We begin with Janis (Cruz), a talented professional photographer, who—in the first of the film’s many pieces of fortunate happenstance—is shooting with the dishy forensic anthropologist Arturo (Israel Elejalde) for a magazine profile; Janis has been seeking a collaborator to help investigate an alleged mass grave where her great-grandfather, who fought on the Republican side in the war, rests. Janis and Arturo hit it off and begin a relationship that results in a pregnancy; Arturo cannot commit, with many excuses, but largely out of respect to his terminally ill wife.
Janis shares a pregnancy ward with the much younger Ana (Smit, giving a fine breakthrough performance); they bond through their artistic natures, but also through the lack of paternal presences. It’s a touching sequence with an optimistic aura, as it inaugurates a utopic, fully matriarchal vision of a nuclear family; Janis’s boss at work (Rossy de Palma), a surrogate mother figure, and Ana’s own single mother Teresa (Aitana Sánchez-Gijón) step into the ward with heightened, near-theatrical choreography.

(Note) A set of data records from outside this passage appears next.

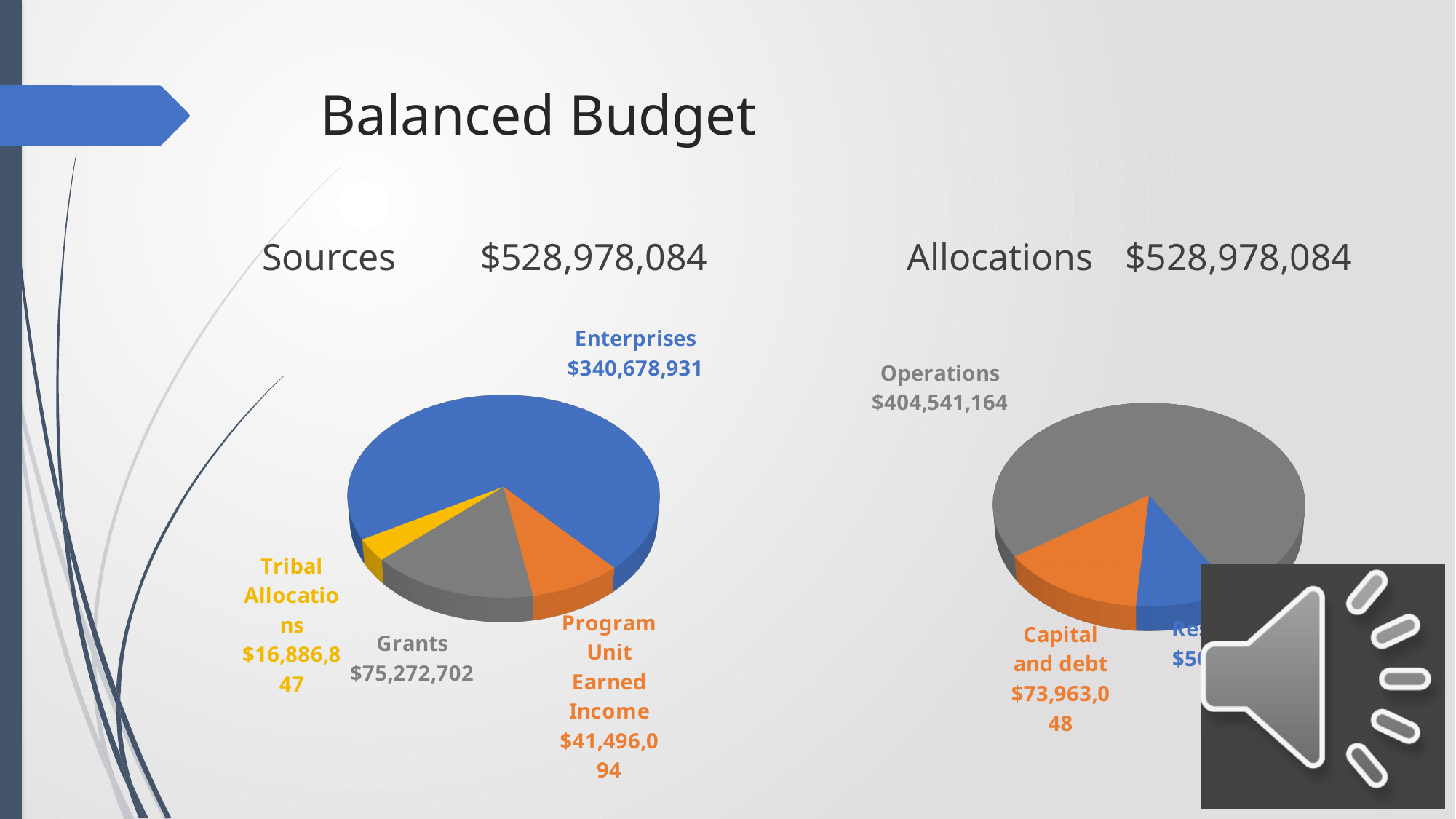
On the Sources chart, how many categories are shown? 4 On the Allocations chart, what is the value for Capital and debt? $73,963,048 On the Sources chart, which category has the smallest slice? Tribal Allocations What kind of chart is the Sources chart? Pie chart On the Sources chart, what is the value for Grants? $75,272,702 On the Allocations chart, which category has the largest slice? Operations On the Sources chart, what is the value for Program Unit Earned Income? $41,496,094 On the Sources chart, what is the difference between Grants and Program Unit Earned Income? $33,776,608 On the Sources chart, which category has the largest slice? Enterprises On the Sources chart, what is the value for Enterprises? $340,678,931 On the Allocations chart, what is the value for Operations? $404,541,164 On the Sources chart, what is the value for Tribal Allocations? $16,886,847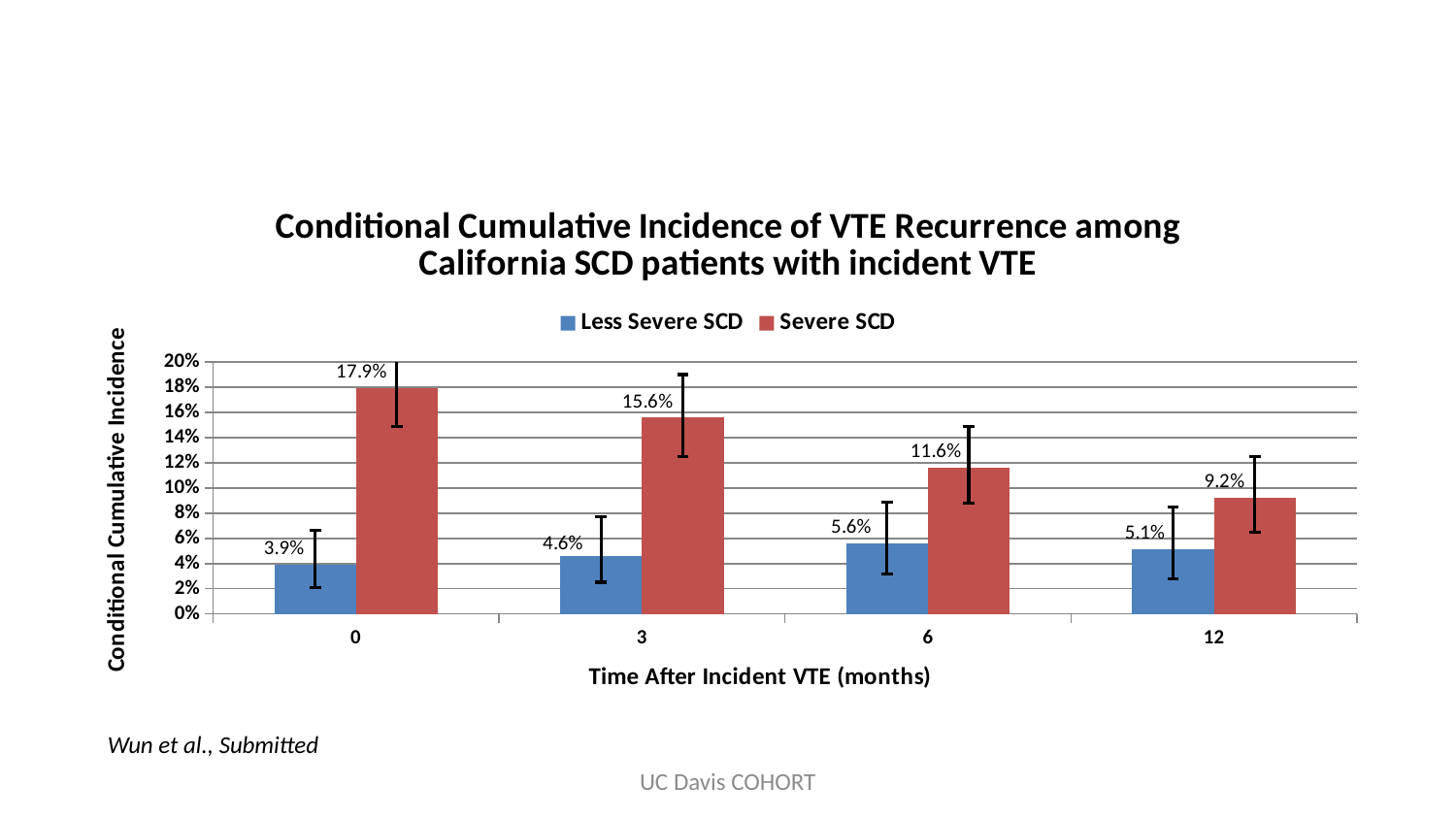
What is the value for Severe SCD at 0 months? 17.9% Do the Severe SCD values rise or fall from 0 to 12 months? fall Which is larger at 12 months: Severe SCD or Less Severe SCD? Severe SCD How many series does the legend list? 2 At which time point is the Severe SCD value highest? 0 What kind of chart is this? bar chart What is the difference between the Severe SCD and Less Severe SCD values at 3 months? 11.0% What is the label of the x axis? Time After Incident VTE (months) At which time point is the Less Severe SCD value lowest? 0 How many time points are shown on the x axis? 4 What is the value for Severe SCD at 12 months? 9.2% What is the value for Less Severe SCD at 6 months? 5.6%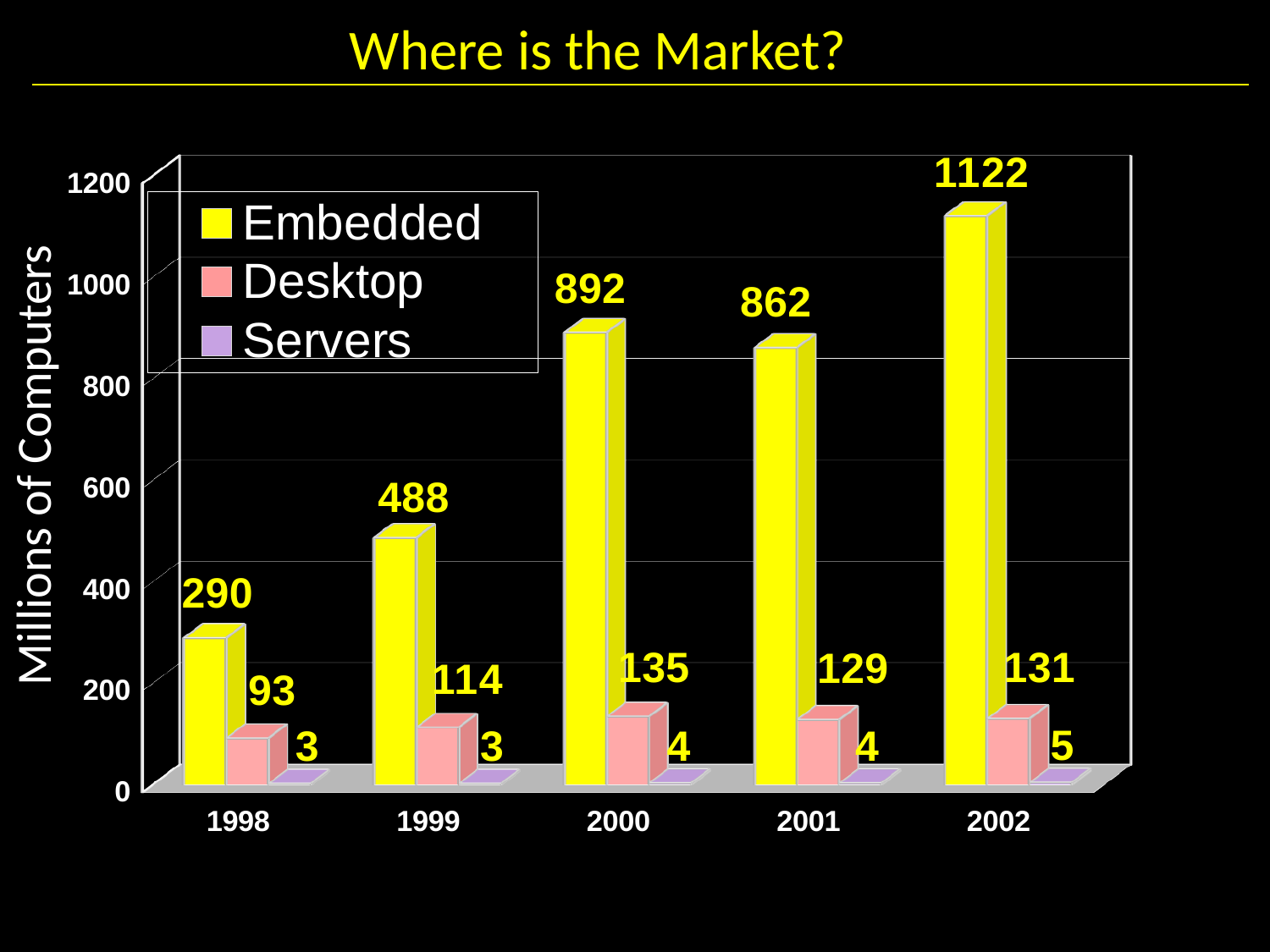
What is the y-axis label of the chart? Millions of Computers In which year is the Embedded value lowest? 1998 How many series does the legend list? 3 What is the value for Servers in 2002? 5 What is the difference between the Desktop values for 2000 and 1998? 42 What is the difference between the Embedded values for 2002 and 2001? 260 How many years are shown on the x axis? 5 What is the value for Desktop in 1999? 114 What kind of chart is shown on the slide? bar chart What is the value for Embedded in 2002? 1122 In which year is the Embedded value highest? 2002 Which is larger, the Embedded value for 2000 or for 2001? 2000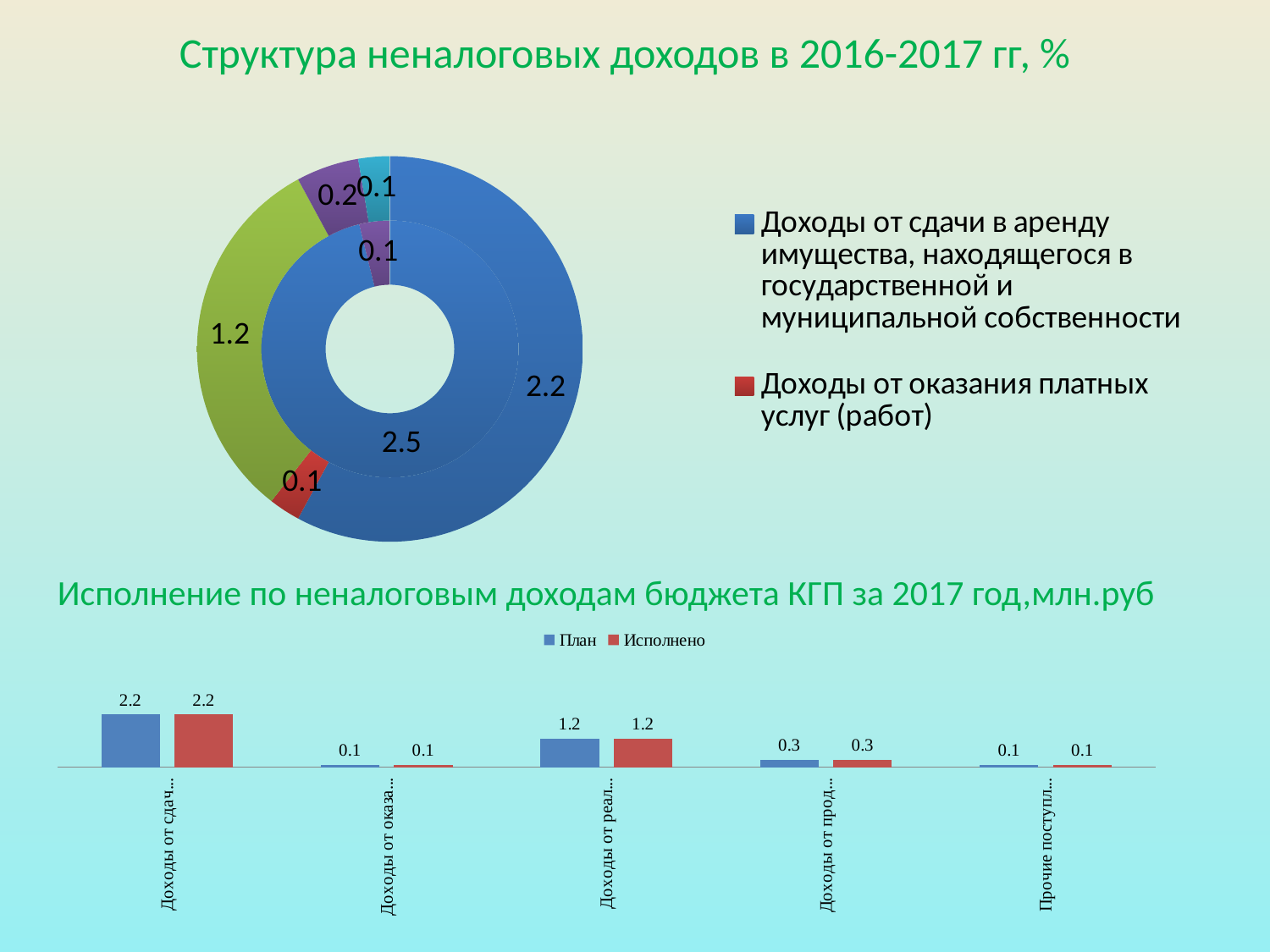
In the bottom bar chart, what is the difference between the План value for 'Доходы от сдач...' and the План value for 'Доходы от реал...'? 1.0 In the top doughnut chart, what value is labelled on the red segment (Доходы от оказания платных услуг (работ)) of the outer ring? 0.1 In the top doughnut chart, what colour does the legend assign to 'Доходы от оказания платных услуг (работ)'? Red What kind of chart is the top chart titled 'Структура неналоговых доходов в 2016-2017 гг, %'? Doughnut chart In the bottom bar chart, which category has the highest План value? Доходы от сдач... In the bottom bar chart, which has the larger Исполнено value: 'Доходы от реал...' or 'Доходы от прод...'? Доходы от реал... In the bottom bar chart, how many categories are shown on the x axis? 5 In the bottom bar chart, what is the Исполнено value for the category labelled 'Доходы от прод...'? 0.3 What kind of chart is the bottom chart titled 'Исполнение по неналоговым доходам бюджета КГП за 2017 год,млн.руб'? Bar chart In the top doughnut chart, what is the largest value labelled on the inner ring? 2.5 In the bottom bar chart, how many series does the legend list? 2 In the bottom bar chart, what is the План value for the first category (Доходы от сдач...)? 2.2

So much then happens in the film’s succeeding 90 minutes, it’s a case point for the semantic difference between plot (its Wikipedia summary could encompass half the entry) and story. Plot can well be visualized as a grid or a chart, but storytelling flow is where a film’s emotions tend to lie, and here it only sporadically affects us as it should.
To return to the question of Almodóvar’s own politics: what he has discussed publicly is his discomfort with various forms of political correctness. He’s been accused by some critics of a dangerous inattention to this, even in his initial ’80s heyday. At times, the morally questionable actions of Cruz’s character feel refreshing; sadly, there are also references to the issue of Spanish ethnicity that will be creditably seen as offensive. Perhaps the best virtue of Parallel Mothers is providing a scabrous, unfiltered look into the mindset of this filmmaker, rather than the full reward of the end product—one who seems champing at the bit to express, to create, and maybe to profitably fail, in his late artistic years.
Parallel Mothers premiered at the Venice Film Festival and will open in the U.S. on December 24.